▸ Source document:
“Jane eventually snuck out of her room, past her friends and her resident adviser, and made her way to John’s room, where she performed oral sex on him (which Jane says she remembers doing, but John says he can’t recall) and they began having sex (which both later said they didn’t remember).”
Did she get consent from John before performing a sex act on him, and then with him, which he does not remember? Is there any record of her asking him for an enthusiastic yes? And even so, he could have said yes a thousand times and it should not have mattered, as he was certainly as drunk as she, vomit or no:
"One of John’s new teammates told a mutual friend that the freshmen members had to drink a lot of beer and a “good amount” of vodka. According to this teammate, a group of four or five freshmen — including John — had to finish a half-gallon of vodka by themselves.
John returned to his dorm just as his roommate, Shawn, was preparing to go out for the night. Shawn agreed that John was clearly intoxicated — stumbling around, slurring his words, and talking loudly. "
Why, if John should have reasonably known Jane was too drunk, did Jane not have to know the same about John? Simply because he did not file a complaint it all piles on him?

▸ Complete the following:
A. Transcribe the stretch of the passage about the campus consent dispute from "Why, if John" through "piles on him?".
B. Go on with the passage about the campus consent dispute, starting after its last sentence.

▸ Data extract:

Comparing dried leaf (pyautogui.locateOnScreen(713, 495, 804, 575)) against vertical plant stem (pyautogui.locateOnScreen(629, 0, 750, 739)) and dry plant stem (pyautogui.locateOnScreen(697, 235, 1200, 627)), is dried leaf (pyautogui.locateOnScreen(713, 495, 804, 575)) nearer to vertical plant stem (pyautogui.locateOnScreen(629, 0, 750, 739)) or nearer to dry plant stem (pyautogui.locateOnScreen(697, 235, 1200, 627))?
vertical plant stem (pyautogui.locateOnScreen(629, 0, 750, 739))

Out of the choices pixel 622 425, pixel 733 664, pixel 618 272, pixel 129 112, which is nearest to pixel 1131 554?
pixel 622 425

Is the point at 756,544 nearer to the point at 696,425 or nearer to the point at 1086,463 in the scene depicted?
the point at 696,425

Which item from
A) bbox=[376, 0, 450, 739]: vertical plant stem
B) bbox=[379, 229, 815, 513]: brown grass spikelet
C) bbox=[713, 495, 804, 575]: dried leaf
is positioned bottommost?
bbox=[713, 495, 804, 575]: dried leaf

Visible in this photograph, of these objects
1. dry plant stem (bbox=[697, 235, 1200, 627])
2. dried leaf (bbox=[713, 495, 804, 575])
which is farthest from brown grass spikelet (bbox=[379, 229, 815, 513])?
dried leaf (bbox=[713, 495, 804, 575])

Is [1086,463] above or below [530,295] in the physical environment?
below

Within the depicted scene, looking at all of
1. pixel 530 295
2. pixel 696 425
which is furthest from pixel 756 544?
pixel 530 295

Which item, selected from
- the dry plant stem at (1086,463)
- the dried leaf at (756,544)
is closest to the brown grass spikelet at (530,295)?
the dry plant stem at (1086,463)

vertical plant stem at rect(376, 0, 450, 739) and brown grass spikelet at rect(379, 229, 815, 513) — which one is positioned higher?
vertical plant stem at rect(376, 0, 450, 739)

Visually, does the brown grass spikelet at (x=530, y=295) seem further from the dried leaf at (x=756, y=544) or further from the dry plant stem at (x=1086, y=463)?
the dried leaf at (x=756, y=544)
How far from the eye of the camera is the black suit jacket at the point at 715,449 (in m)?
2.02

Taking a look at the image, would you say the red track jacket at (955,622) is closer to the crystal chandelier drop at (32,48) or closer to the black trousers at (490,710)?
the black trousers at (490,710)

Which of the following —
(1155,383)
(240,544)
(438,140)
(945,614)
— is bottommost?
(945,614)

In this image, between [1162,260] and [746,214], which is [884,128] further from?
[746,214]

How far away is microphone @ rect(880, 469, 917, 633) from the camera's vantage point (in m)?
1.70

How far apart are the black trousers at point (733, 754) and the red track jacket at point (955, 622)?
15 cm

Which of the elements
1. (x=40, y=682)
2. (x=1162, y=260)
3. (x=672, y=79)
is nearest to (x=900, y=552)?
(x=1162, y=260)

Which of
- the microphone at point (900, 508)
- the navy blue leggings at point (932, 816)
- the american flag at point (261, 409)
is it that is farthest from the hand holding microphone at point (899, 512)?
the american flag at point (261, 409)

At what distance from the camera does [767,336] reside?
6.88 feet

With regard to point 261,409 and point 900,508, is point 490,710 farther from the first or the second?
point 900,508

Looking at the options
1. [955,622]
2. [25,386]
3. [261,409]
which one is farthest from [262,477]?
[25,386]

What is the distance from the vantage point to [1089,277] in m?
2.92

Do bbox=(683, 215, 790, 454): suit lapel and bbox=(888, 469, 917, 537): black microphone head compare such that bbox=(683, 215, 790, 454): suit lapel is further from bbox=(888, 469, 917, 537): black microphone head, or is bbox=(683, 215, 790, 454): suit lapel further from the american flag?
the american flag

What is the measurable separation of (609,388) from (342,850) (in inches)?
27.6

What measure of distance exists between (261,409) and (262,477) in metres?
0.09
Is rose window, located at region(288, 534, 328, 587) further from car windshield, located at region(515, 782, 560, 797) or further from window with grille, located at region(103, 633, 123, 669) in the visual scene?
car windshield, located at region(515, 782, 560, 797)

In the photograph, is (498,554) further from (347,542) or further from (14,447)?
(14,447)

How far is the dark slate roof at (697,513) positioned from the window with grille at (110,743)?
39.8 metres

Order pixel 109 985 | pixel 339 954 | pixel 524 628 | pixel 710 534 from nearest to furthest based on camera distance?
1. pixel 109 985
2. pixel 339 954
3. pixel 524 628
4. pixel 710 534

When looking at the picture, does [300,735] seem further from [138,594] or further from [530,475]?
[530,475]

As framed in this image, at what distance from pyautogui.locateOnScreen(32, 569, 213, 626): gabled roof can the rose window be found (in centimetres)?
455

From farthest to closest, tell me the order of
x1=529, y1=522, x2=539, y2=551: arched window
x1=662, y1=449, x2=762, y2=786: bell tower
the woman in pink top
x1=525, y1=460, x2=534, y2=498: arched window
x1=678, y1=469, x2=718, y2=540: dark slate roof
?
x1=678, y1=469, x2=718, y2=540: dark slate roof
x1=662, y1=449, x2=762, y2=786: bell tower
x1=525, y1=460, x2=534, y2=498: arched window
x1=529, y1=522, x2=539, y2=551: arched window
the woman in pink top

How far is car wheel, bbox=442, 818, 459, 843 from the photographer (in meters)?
* * *
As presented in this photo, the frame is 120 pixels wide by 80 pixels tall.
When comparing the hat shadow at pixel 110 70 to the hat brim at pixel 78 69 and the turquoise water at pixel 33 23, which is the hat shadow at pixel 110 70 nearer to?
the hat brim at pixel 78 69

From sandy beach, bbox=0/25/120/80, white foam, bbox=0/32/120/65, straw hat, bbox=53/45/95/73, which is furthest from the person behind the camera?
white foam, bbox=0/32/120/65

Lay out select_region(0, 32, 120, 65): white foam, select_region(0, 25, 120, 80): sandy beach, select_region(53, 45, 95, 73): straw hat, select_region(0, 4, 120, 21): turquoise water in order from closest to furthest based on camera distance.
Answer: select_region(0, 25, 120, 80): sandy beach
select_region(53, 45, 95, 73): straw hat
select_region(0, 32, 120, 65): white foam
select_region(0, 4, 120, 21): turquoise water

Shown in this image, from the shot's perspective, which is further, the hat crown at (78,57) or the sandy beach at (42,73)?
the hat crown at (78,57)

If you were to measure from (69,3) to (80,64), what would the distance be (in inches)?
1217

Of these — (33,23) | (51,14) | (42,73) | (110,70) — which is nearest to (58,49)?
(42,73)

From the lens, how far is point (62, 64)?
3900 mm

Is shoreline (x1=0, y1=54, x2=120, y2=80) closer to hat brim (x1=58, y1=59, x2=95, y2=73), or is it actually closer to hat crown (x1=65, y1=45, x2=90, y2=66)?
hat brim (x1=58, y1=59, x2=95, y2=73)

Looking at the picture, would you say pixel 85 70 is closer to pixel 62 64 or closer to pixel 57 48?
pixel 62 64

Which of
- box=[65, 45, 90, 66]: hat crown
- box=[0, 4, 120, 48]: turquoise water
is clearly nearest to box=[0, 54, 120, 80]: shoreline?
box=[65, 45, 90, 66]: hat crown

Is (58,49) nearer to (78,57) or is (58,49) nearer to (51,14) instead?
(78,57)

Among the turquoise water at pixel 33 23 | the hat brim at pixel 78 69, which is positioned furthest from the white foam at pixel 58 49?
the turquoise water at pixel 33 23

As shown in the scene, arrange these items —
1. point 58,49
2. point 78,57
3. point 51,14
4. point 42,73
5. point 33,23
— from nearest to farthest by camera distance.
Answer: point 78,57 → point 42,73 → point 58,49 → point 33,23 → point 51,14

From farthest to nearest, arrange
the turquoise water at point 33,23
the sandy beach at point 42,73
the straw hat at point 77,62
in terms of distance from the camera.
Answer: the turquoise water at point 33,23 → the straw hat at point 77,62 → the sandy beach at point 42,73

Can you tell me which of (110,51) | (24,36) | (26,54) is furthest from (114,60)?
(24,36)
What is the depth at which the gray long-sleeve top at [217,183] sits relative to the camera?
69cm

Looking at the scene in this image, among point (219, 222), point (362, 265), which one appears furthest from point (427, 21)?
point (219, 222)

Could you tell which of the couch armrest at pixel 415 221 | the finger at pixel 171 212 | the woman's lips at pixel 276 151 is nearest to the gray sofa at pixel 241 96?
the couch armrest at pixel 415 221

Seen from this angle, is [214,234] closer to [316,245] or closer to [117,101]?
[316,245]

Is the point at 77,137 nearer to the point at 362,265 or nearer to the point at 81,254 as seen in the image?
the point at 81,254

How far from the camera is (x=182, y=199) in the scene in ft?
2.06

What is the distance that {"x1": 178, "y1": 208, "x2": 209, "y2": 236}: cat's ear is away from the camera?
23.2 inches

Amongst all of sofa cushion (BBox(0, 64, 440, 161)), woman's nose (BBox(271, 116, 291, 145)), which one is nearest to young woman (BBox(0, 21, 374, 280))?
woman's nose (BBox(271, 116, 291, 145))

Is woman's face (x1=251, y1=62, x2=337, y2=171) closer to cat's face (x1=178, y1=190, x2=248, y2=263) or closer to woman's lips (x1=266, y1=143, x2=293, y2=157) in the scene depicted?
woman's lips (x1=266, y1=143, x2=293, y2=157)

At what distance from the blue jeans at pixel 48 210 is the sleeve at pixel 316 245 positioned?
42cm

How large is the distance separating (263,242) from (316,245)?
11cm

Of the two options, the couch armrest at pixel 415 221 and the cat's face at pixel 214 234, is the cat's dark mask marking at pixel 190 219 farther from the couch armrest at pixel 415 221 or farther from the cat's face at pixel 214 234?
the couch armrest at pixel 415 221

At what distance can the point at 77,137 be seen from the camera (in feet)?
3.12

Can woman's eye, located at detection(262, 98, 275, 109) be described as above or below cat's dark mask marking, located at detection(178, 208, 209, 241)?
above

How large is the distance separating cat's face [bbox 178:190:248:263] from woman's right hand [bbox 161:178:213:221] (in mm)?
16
--
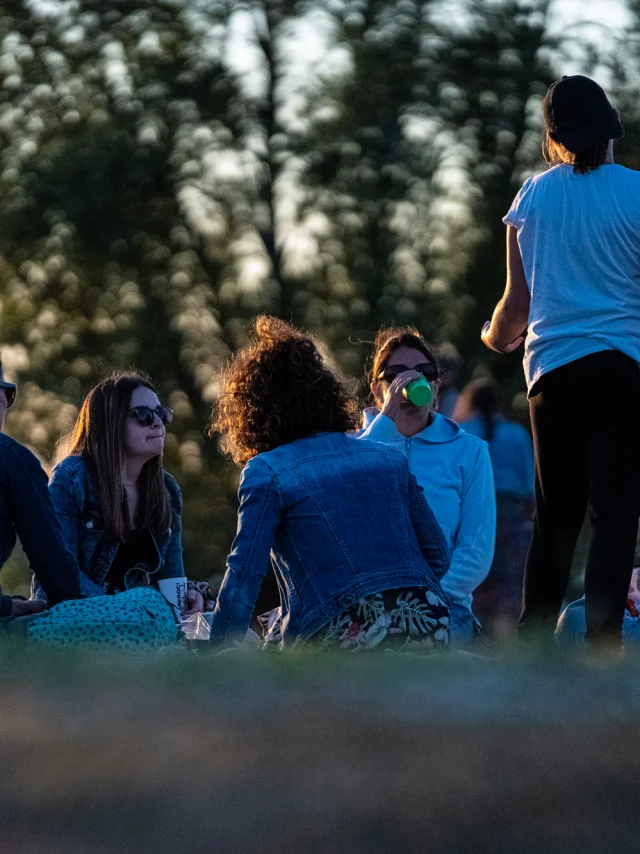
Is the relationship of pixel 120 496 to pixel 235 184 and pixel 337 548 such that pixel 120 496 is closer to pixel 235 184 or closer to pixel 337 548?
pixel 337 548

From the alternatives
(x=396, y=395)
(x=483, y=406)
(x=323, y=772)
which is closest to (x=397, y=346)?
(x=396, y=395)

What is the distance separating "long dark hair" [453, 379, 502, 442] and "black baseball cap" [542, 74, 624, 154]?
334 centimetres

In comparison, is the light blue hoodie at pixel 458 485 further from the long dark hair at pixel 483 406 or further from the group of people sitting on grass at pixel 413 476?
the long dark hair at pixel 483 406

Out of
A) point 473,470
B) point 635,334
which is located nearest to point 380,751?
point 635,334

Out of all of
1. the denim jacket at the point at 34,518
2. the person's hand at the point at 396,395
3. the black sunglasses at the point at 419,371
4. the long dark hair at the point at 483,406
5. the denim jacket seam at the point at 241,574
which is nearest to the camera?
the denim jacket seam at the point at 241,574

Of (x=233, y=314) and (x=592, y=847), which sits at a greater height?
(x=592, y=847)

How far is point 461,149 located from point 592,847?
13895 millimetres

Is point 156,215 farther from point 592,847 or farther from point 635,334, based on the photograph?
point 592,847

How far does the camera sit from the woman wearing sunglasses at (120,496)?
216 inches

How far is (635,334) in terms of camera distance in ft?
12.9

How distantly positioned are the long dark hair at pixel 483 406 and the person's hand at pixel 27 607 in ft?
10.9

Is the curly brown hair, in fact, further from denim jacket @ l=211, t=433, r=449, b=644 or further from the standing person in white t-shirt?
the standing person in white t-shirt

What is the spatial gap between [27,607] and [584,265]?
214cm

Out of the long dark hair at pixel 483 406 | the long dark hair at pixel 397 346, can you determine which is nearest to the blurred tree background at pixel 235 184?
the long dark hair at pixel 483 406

▸ Answers provided:
A.
Why, if John should have reasonably known Jane was too drunk, did Jane not have to know the same about John? Simply because he did not file a complaint it all piles on him?

B.
If he files a complaint and she is found responsible for having sex without his consent, how does that help him? She gets expelled, but he is still expelled. She has dropped out anyway, so it doesn’t make much difference.
"Unless you happened to have a nose-- she threw up not once but several times while she was walking from her room to his room. And she was slurring her speech, and he knew she had already been quite drunk before she started swigging the vodka. It wouldn’t have been difficult for you or I to determine that this woman was incapacitated, if we’d been there and seen what he had seen.
I don’t dispute that she acted like she was consenting. I merely state that she was incapacitated, and a sober person would have known she was incapacitated. You would have known, if you were there and sober. You would have thought she was incapacitated."
Such a person is not incapacitated. They are IMPAIRED. If in that state of impairment she killed someone with a car or a gun she’d legally responsible and guilty of some level of homicide. But as a victim she is too impaired to give legal consent? Or to be held responsible for not objecting?
As HLS Professor Halley points out incapacitation is the easy (and relatively rare) case. Impairment is the hard case because it is a sliding scale. Someone can walk, talk, think and decide at a BAC of .05 and also up to a BAC of, say, 0.25. They are not incapacitated, they simply become more and more and more impaired. As a matter of policy, It is not clear at all at what point of impairment a conscious person ceases to be a legally responsible person for their own actions and inactions. The hard case is made doubly hard when the other person involved is also operating at some level of impairment. There’s an unlimited number of iterations of impairment combinations that can exist between the two involved. All those variations become triple-ey hard since the impairment may often wipe out the memory of one or both participants.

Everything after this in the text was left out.